#### СТРАНИЦА
Московская биеннале. Искусство молчать о главном
Странное ощущение – первый раз увидеть и Россию, и Московскую биеннале именно сейчас. Так сложилось, что у меня не было опыта пребывания в этой стране, как и «насмотренности» российскими арт-проектами, который дал бы возможность сравнивать и оценивать – а как было раньше? Единственное, что у меня было – политическое настоящее, которое определяло как моё восприятие Москвы, так и восприятие биеннале (Основного проекта, который мне удалось посмотреть). Поэтому статья будет скорее (авто)этнографией, чем арт-критикой; и скорее личным дневником, чем отстранённым анализом.
«Как жить вместе? Взгляд из центра города в самом сердце острова Евразия» – так называется в этом году Шестая Московская биеннале современного искусства. Почему сердце Евразии именно в Москве, а сама Евразия стала внезапно островом, – вопрос такой же риторический, как и вопрос, почему именно слоган «Лучший город Земли» был выбран для празднования 868-летия Москвы. Паровоз имперского мышления, который до сих пор работает на дровах советского прошлого, пафосно гудит о своём превосходстве: это нужно, чтобы пассажиры как можно дольше не замечали, что рельсы ржавеют, а движение происходит на месте.

#### ИСХОДНЫЙ МАТЕРИАЛ
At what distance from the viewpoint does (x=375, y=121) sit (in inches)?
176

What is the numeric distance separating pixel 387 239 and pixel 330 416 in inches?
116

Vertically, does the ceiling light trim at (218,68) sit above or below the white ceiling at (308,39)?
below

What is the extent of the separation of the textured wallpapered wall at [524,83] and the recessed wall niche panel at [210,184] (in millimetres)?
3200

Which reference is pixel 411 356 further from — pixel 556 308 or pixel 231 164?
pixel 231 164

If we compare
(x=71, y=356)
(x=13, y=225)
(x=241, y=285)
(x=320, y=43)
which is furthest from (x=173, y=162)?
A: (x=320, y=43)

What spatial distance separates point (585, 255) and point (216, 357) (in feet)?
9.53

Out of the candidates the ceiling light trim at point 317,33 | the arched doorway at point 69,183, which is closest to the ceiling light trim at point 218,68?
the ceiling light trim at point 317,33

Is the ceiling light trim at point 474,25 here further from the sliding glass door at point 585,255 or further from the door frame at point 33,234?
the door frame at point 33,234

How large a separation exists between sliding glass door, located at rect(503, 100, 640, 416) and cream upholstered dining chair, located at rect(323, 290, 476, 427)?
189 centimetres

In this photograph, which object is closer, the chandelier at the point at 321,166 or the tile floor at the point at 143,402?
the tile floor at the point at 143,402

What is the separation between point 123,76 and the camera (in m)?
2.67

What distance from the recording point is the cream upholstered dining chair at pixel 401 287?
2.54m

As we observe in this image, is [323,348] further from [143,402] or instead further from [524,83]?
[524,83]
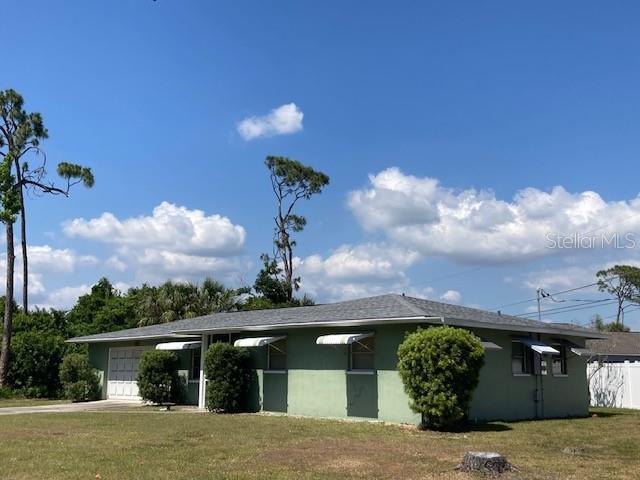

#### ЧТО НУЖНО СДЕЛАТЬ
[A] Выведите отрывок из статьи о Московской биеннале, начиная с «Московская биеннале. Искусство» и дальше до «чем отстранённым анализом.» включительно.
[B] Ответьте по статье о Московской биеннале на вопросы:
(i) Какая по счёту Московская биеннале современного искусства проходит в этом году?
(ii) Какой слоган выбрали для празднования 868-летия Москвы?
(iii) Какой проект биеннале удалось посмотреть автору?
[C] Согласуются ли с статьёй о Московской биеннале эти утверждения? На каждое ответьте «да» или «нет» и приведите решающие слова статьи.
(i) До этого у автора уже был опыт пребывания в России.
(ii) Статья задумана как отстранённый анализ.
(iii) Название биеннале этого года начинается с вопроса «Как жить вместе?».

#### ПОЛНЫЕ ОТВЕТЫ
[A]
Московская биеннале. Искусство молчать о главном
Странное ощущение – первый раз увидеть и Россию, и Московскую биеннале именно сейчас. Так сложилось, что у меня не было опыта пребывания в этой стране, как и «насмотренности» российскими арт-проектами, который дал бы возможность сравнивать и оценивать – а как было раньше? Единственное, что у меня было – политическое настоящее, которое определяло как моё восприятие Москвы, так и восприятие биеннале (Основного проекта, который мне удалось посмотреть). Поэтому статья будет скорее (авто)этнографией, чем арт-критикой; и скорее личным дневником, чем отстранённым анализом.

[B]
(i) Шестая.
(ii) «Лучший город Земли».
(iii) Основной проект.

[C]
(i) Нет: «у меня не было опыта пребывания в этой стране».
(ii) Нет: «скорее личным дневником, чем отстранённым анализом».
(iii) Да: «Как жить вместе? Взгляд из центра города в самом сердце острова Евразия».